Social security tax amounts depend on your wages. If you work for an employer, 4.2% of your wages in 2012 is withheld from your paycheck. Your employer deposits the withheld amount, along with a 6.2% contribution to the Social Security program. In 2012, the employee tax and contribution to Social Security stops after the first $110,100 ($106,800 in 2011) of wages. (The Social Security contribution rates, or tax rates, were reduced in 2011 for the employee but extended until February 29, 2012. If the 2% employee payroll holiday is not extended, the employee rate reverts to 6.2% on income paid after February 29th.) The reduced tax rate for earnings in 2012 is applicable to the first $18,350 of your total wages.  Additionally, if you work for an employer, 1.45% of your wages was withheld and the employer made a matching 1.45% contribution to the Medicare program, making the total withholdings 7.65%. There is no income ceiling for Medicare taxes.

Social security tax for self-employed workers are different. You paid 10.4% of your taxable income into the social security and Medicare programs, up to the first $110,100 of income. You continued to pay 2.9% on the rest of your earnings above $110,100. Although the impact on you is greater because you pay twice the rate of employees, you get a break at tax time.
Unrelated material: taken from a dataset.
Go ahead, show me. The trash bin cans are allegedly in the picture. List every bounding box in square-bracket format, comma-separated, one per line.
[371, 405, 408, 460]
You can deduct half of your federal self-employment taxes from your income when it comes time to pay your federal income tax. (For self-employed workers, the Social Security tax rate has dropped from 12.4 percent to 10.4 percent this year, due to provisions of the Tax Relief, Unemployment Insurance Reauthorization, and Job Creation Act of 2010.)

How Social Security Works

While both Social Security and Medicare programs are payroll taxes, they function differently. For example, there is no maximum income base for Medicare taxes. Every dollar is taxed, whereas Social Security has a maximum wage base of $110,100. If you have gross wages from a job and net income from self-employment that equal $110,100, this is the maximum income base to which Social Security tax would apply. Medicare taxes would be assessed not only on the $110,100, but also on any amount over $110,100.

Social security taxes are collected and placed into two trust funds at the United States Treasury. One is the Old Age and Survivors Insurance (“OASI”) and the other is the Disability Insurance (“DI”) trust fund. The OASI pays for retirement and survivors' benefits. The DI pays disability benefits. There are also two Medicare trust funds including Hospital Insurance (“HI”) and Supplementary Medical Insurance (“SMI”). Most of your Social Security taxes (5.35 of the total 7.65 percent) go to OASI.
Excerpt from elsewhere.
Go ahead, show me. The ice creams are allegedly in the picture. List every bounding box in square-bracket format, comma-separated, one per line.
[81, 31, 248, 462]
Social Security Benefits: The Role of Trust Funds

The trust funds were set up with the goal of funding current users and setting aside funds to prepare for the future. Any money not used to pay benefits is invested in special U.S. government bonds to build future funds. The goal is for the funds to take in more money than they pay out in order to prepare for the increasing number of retirees. The status of the funds and their future ability to pay Social Security and Medicare benefits has been a source of controversy and potential examination by Congress.